Niestety, pub PiwPaw, który przez cały lockdown dzielnie walczył z próbami zamknięcia go, ostatecznie padł. Państwo wygrało.
Pisaliśmy o tym smutnym wydarzeniu:
Państwo PiS-u uwzięło się na jeden pub, który był ostoją wolności
O pubie Piw Paw w czasie lockdownu było głośno. Represjonowany przez państwo i nękany przez policję przedsiębiorca nie chciał zrezygnować z możliwości zarabiania na życie i dawania pracy innym – wymyślał więc różne fortele, by nie zamykać lokalu.
Taka niesubordynacja była nie do przełknięcia dla władzy. Interes próbowano zniszczyć na wiele sposobów. Policja zjawiała się na miejscu a funkcjonariusze okradali, za pozwoleniem władz centralnych i lokalnych, pub z zaopatrzenia.
PiS-owscy politycy wprost mówili o tym, że chcą, by lokal przestał działać. Mówił o tym m.in. wojewoda mazowiecki – Konstanty Radziwiłł:
Wojewoda Konstanty Radziwiłł o właścicielu PiwPaw: recydywa, może po prostu przestanie działać
Sam właściciel lokalu był wywożony w kajdankach na komendę. Tylko dlatego, że chciał pracować i dawać pracę innym.
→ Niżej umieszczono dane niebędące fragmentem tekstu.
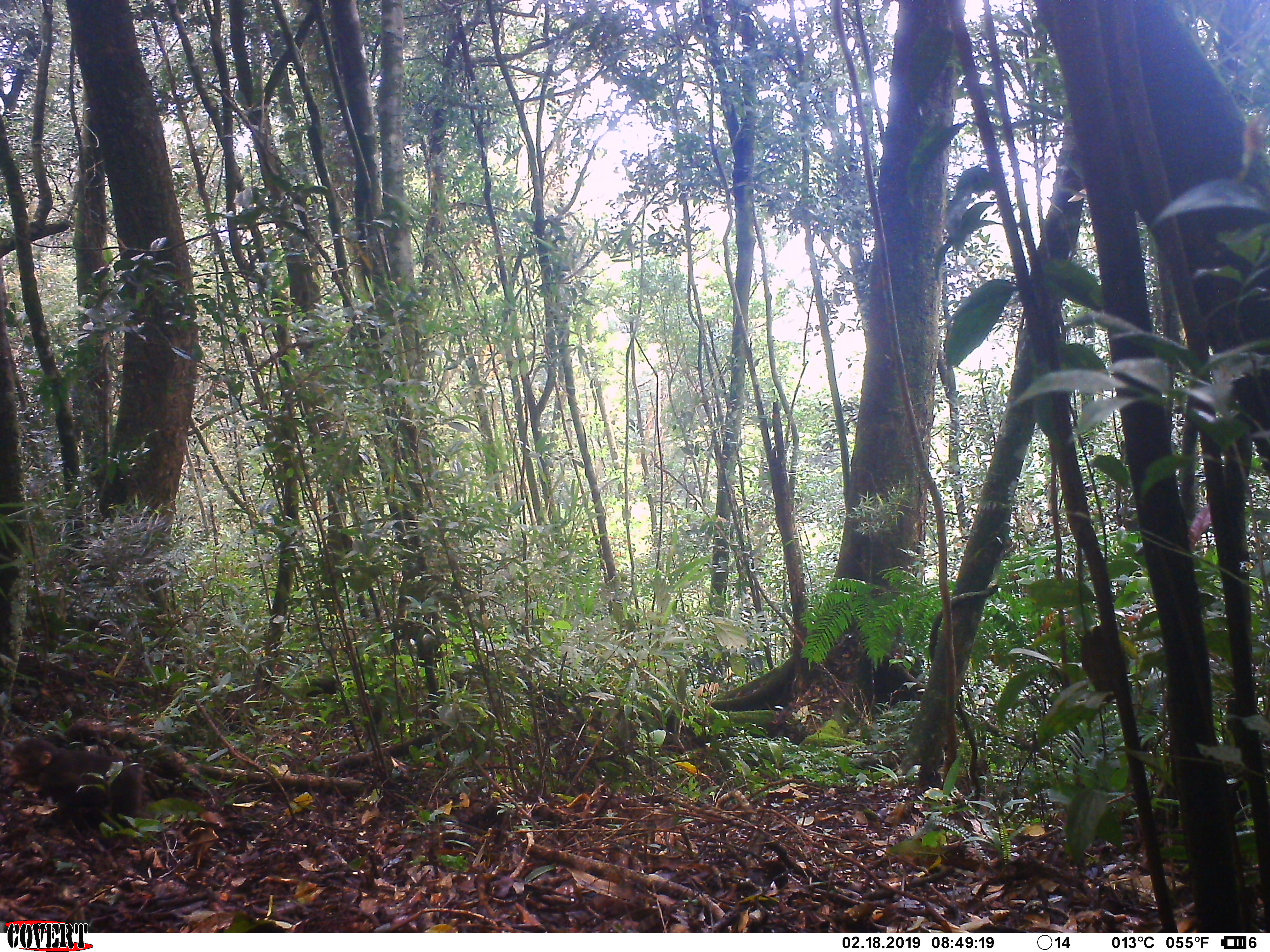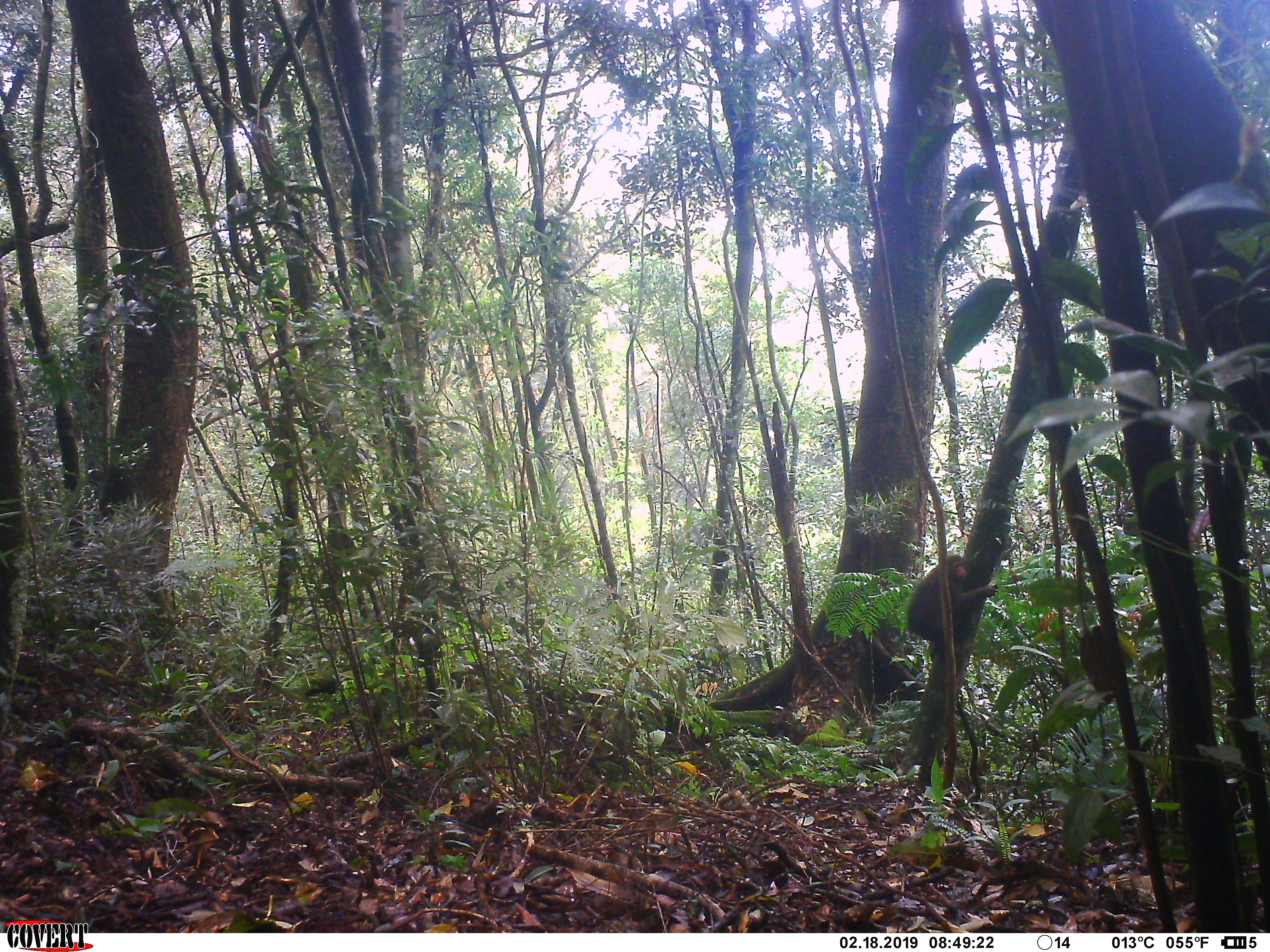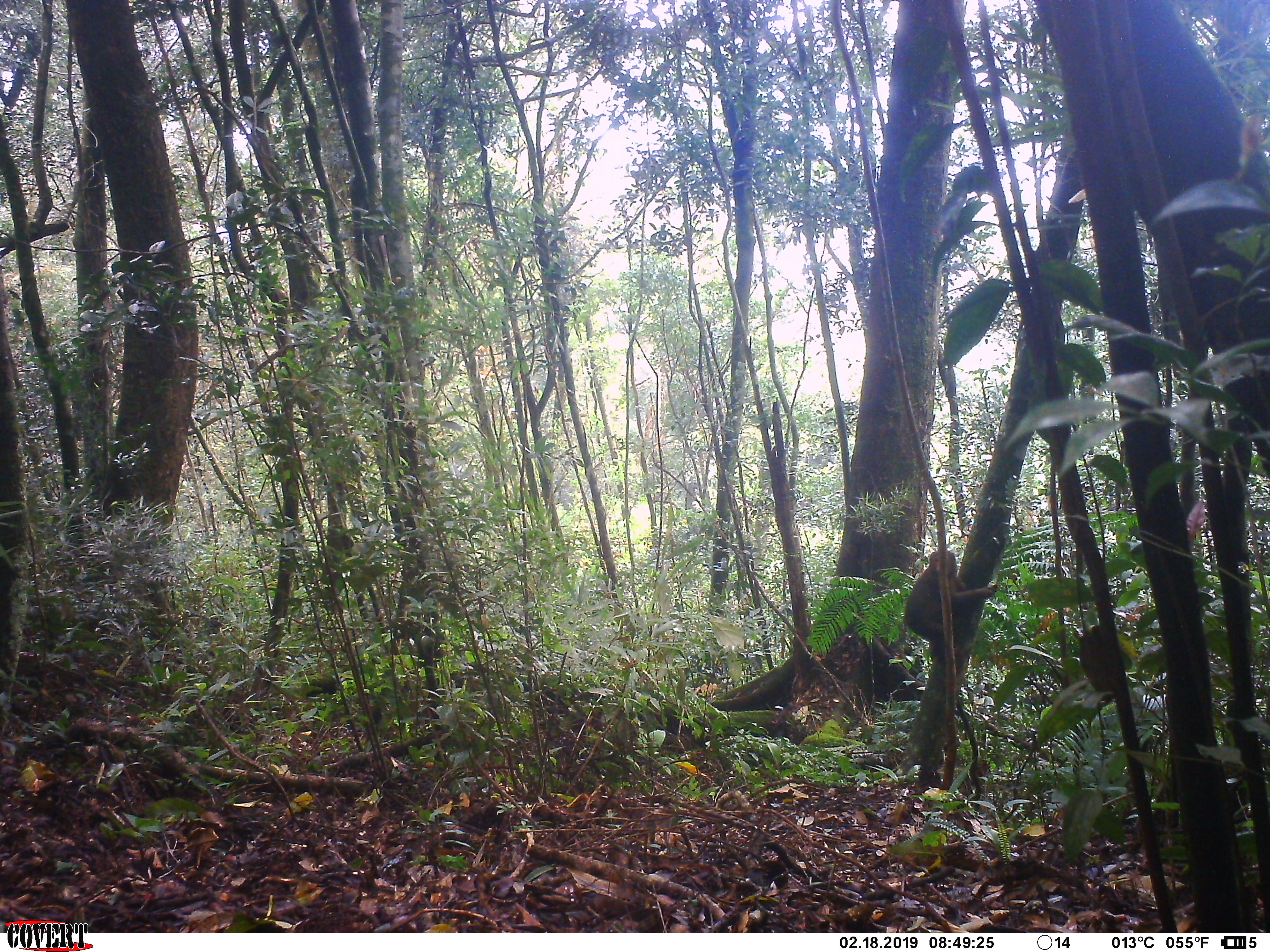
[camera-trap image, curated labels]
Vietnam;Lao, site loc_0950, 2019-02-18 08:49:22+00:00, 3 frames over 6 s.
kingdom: Animalia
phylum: Chordata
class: Mammalia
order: Primates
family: Cercopithecidae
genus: Macaca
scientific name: Macaca arctoides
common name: stump-tailed macaque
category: stump tailed macaque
Stump tailed macaque (stump-tailed macaque) (Macaca arctoides). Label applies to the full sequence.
To była jego „zbrodnia”.
Policja znowu wpadła do PiwPaw. Właściciel skuty i wywieziony na komendę [VIDEO]
W końcu państwo dopięło swego. Piw Paw jest oficjalnie zamknięty, a lokal jest do wynajęcia.
„Polecam na sklep zoologiczny z karmą dla zwierząt, a zwłaszcza dla psów”
– Lokal do wynajęcia na dowolną działalność. Jako jego były najemca polecam na sklep zoologiczny z karmą dla zwierząt, a zwłaszcza dla psów. Mają one zwyczaj schodzić się w to miejsce całymi stadami.. Na końcu ulicy Parkingowej zrobili nawet stały posterunek obserwacyjny – napisał na Facebooku były właściciel.